Posdata: te llamás Mariana, Mariana de todos los desvelos, de todas las madrugadas. Te llamás así, pero, hoy, sólo por hoy, jugaré a que te llamás Sumire y sos una muchacha que vive en Tokio. Imaginaré que naciste allá y que usás falda corta a cuadros y calcetas que te llegan hasta la mitad de tus muslos. Imaginaré que vivís en un penthouse, de un edificio de treinta y cuatro pisos. En las madrugadas te levantás, en puntillas; te acercás al gran ventanal y mirás a tus pies las calles donde la vida no cesa, donde todo es un hormiguero. En Tokio (me contás) siempre hay movimiento y nunca aparece esa niebla tan común en pueblos como Comitán, donde a las diez de la noche el ala de un pájaro llamado silencio se posa sobre el árbol mayor del parque. Allá (me contás, mientras me acariciás la mano) el corazón del hombre siempre está iluminado por una lámpara de neón.

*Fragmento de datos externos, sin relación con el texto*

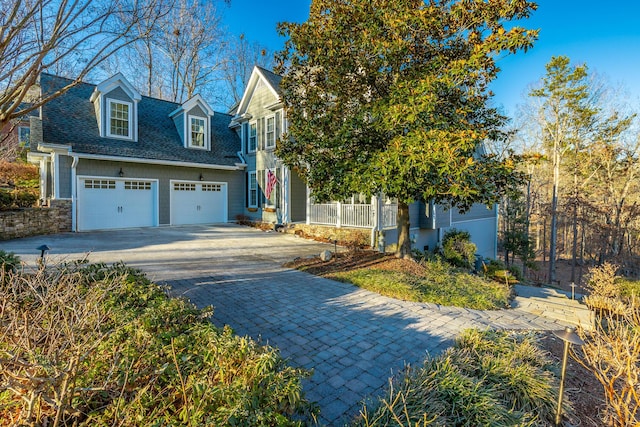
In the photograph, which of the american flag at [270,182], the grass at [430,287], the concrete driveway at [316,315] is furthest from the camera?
the american flag at [270,182]

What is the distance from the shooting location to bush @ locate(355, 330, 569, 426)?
245 centimetres

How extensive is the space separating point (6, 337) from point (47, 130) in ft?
43.9

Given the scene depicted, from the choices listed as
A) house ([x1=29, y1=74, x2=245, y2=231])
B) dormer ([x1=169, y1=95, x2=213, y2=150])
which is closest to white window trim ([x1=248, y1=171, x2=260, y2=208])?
house ([x1=29, y1=74, x2=245, y2=231])

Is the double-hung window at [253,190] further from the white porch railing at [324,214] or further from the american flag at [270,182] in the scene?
the white porch railing at [324,214]

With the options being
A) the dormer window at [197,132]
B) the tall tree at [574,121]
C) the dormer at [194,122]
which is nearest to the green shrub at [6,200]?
the dormer at [194,122]

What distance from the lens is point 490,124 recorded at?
7730mm

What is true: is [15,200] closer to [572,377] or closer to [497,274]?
[572,377]

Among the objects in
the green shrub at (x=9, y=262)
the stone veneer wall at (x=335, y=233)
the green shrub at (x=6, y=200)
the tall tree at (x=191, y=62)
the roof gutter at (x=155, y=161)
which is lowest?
the stone veneer wall at (x=335, y=233)

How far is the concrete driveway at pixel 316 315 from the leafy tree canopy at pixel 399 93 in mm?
2462

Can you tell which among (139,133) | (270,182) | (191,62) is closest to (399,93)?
(270,182)

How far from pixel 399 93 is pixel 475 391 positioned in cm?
575

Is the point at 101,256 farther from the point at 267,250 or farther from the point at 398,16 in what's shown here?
the point at 398,16

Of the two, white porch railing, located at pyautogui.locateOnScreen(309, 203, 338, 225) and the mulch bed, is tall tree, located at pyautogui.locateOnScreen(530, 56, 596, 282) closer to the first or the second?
white porch railing, located at pyautogui.locateOnScreen(309, 203, 338, 225)

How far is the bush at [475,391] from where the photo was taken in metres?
2.45
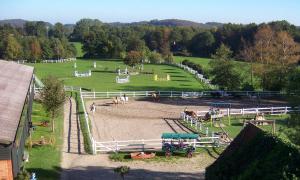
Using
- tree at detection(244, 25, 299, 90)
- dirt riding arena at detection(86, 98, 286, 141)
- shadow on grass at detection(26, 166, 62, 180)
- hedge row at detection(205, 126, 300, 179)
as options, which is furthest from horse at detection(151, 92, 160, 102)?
hedge row at detection(205, 126, 300, 179)

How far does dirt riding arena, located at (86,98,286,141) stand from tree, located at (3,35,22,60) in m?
56.9

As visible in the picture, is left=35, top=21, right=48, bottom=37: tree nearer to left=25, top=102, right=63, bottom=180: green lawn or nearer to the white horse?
the white horse

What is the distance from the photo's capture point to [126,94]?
47.2m

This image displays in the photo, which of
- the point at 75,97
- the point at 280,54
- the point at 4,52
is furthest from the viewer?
the point at 4,52

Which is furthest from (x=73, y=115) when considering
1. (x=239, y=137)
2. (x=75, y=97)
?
(x=239, y=137)

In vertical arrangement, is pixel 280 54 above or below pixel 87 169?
above

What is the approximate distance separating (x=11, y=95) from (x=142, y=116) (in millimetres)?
14936

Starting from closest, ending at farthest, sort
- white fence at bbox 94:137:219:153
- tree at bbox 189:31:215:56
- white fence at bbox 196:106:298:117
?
white fence at bbox 94:137:219:153 → white fence at bbox 196:106:298:117 → tree at bbox 189:31:215:56

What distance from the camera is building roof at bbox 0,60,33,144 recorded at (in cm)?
1823

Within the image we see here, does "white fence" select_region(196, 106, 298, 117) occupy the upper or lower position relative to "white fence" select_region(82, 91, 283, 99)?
lower

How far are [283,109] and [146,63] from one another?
6276cm

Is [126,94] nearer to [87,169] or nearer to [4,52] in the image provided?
[87,169]

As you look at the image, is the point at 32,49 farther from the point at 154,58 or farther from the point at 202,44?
the point at 202,44

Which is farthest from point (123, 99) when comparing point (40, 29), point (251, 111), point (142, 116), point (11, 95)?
point (40, 29)
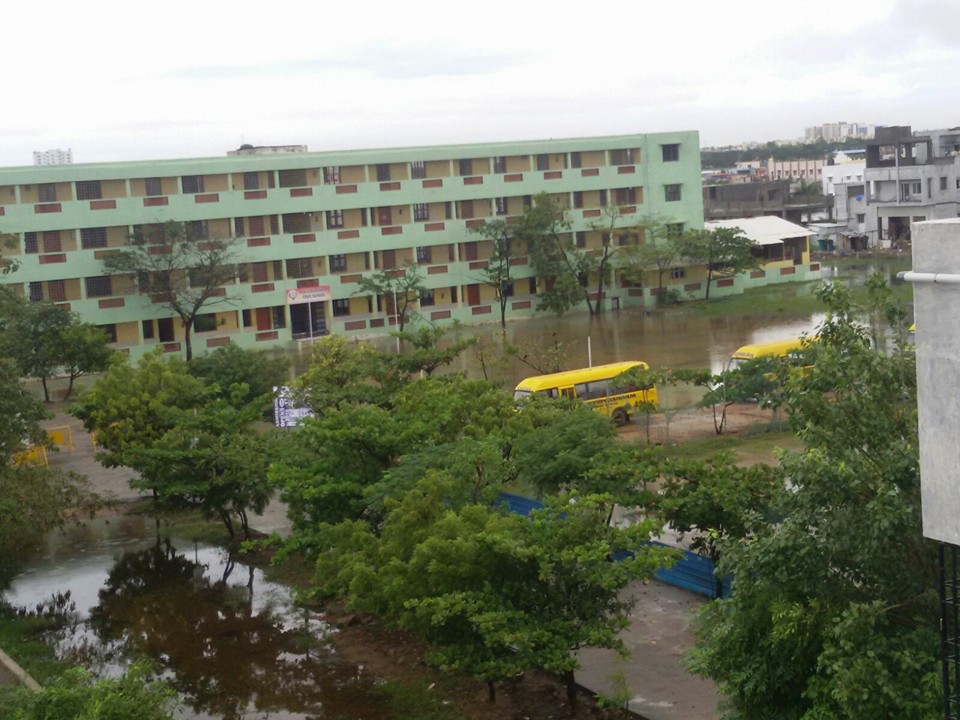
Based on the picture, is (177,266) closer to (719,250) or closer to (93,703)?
(719,250)

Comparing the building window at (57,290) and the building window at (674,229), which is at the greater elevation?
the building window at (674,229)

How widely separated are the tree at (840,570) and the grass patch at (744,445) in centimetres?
1322

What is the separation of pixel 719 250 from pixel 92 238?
Answer: 2355cm

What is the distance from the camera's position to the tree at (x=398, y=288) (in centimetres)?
4503

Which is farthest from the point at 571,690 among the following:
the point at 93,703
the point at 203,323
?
the point at 203,323

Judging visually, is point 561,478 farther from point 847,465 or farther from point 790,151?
point 790,151

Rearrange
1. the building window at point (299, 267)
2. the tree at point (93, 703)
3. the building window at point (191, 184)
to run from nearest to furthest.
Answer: the tree at point (93, 703)
the building window at point (191, 184)
the building window at point (299, 267)

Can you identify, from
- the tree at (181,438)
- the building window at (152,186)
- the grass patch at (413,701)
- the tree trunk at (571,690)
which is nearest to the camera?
the tree trunk at (571,690)

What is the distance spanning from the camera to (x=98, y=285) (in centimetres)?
4266

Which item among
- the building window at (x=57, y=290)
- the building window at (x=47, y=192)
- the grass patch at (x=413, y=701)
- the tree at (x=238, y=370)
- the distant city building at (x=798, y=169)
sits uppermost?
the distant city building at (x=798, y=169)

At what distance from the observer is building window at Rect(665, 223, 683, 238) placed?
4831cm

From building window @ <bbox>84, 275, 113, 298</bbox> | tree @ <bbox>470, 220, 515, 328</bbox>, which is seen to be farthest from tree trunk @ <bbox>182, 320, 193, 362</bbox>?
tree @ <bbox>470, 220, 515, 328</bbox>

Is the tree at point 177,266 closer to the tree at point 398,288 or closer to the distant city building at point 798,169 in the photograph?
the tree at point 398,288

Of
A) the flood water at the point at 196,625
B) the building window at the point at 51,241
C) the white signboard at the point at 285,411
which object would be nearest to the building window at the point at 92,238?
the building window at the point at 51,241
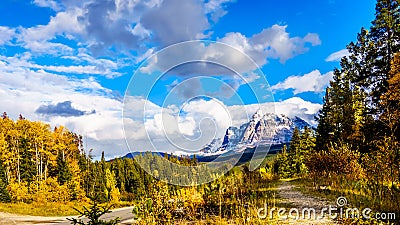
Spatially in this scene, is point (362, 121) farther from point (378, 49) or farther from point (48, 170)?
point (48, 170)

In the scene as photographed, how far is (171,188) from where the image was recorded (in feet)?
30.0

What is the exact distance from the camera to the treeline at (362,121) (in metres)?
9.84

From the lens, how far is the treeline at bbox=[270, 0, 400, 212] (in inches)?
387

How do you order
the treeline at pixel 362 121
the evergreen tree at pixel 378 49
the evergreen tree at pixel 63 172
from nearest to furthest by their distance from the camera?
the treeline at pixel 362 121, the evergreen tree at pixel 378 49, the evergreen tree at pixel 63 172

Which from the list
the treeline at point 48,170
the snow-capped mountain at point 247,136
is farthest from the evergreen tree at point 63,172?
the snow-capped mountain at point 247,136

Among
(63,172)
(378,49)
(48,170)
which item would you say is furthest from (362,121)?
(48,170)

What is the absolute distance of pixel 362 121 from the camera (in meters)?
25.1

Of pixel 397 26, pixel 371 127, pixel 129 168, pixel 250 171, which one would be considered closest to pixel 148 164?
pixel 250 171

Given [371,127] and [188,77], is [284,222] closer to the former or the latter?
[188,77]

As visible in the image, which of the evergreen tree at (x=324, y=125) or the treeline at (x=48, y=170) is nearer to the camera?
the evergreen tree at (x=324, y=125)

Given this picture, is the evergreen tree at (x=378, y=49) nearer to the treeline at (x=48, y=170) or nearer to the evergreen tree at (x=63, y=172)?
the treeline at (x=48, y=170)

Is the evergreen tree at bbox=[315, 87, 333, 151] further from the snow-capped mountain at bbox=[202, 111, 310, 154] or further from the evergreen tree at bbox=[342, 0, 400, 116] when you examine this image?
the snow-capped mountain at bbox=[202, 111, 310, 154]

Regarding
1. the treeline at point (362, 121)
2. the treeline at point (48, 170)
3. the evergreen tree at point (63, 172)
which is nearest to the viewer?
the treeline at point (362, 121)

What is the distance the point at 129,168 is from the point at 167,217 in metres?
43.1
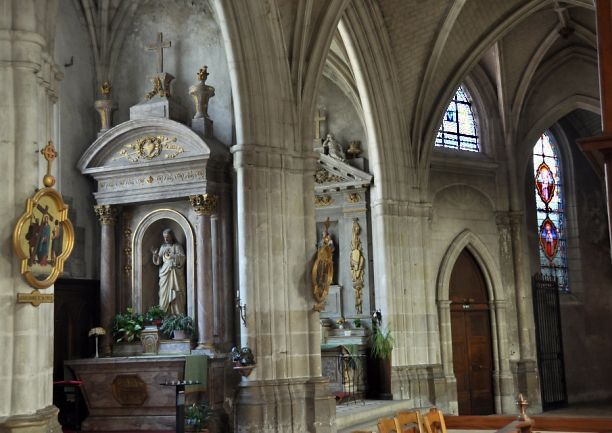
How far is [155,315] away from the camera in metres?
14.5

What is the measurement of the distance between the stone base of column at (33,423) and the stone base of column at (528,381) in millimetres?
13888

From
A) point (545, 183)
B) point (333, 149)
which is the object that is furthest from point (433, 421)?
point (545, 183)

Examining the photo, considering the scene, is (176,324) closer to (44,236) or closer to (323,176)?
(323,176)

Imaginaré que te llamás Sumire y no permitiré que muchacho alguno te alburee. Lo imaginaré porque deseo, en lo más hondo de mi vida, que seás como Sumire, que, igual que un granjero, vos te acostés pronto y te levantés temprano. Así dejarás de ir a los antros y no permitirás que, en madrugada, tu novio te bese, saber en qué callejón, saber en qué banca del parque de San Sebastián. En la madrugada, como a las cuatro, vos despertarás y tomarás un té y oirás un disco de Nina Simone y, a las cinco con cuarenta y dos minutos, saldrás a la terraza y esperarás la salida del sol. Y como yo, a esa misma hora, en mi casa, haré lo mismo, sabré que hay un puente entre vos y yo, un puente infinito, un puente que nos une al universo, que es casi como decir la mano de Dios.
Imaginaré que te llamás Sumire y que estás cerca, muy cerca de mí, aunque vivás en un penthouse de Tokio y no hablés mi lengua. Imaginaré que ya sos sabia y que no necesitás ser espíritu búho; imaginaré que sos espíritu gallo y, a las ocho y media de la noche, buscás tu palo para dormir (sin albur, por favor, sin albur). ¿Cómo se dice Te quiero, en japonés?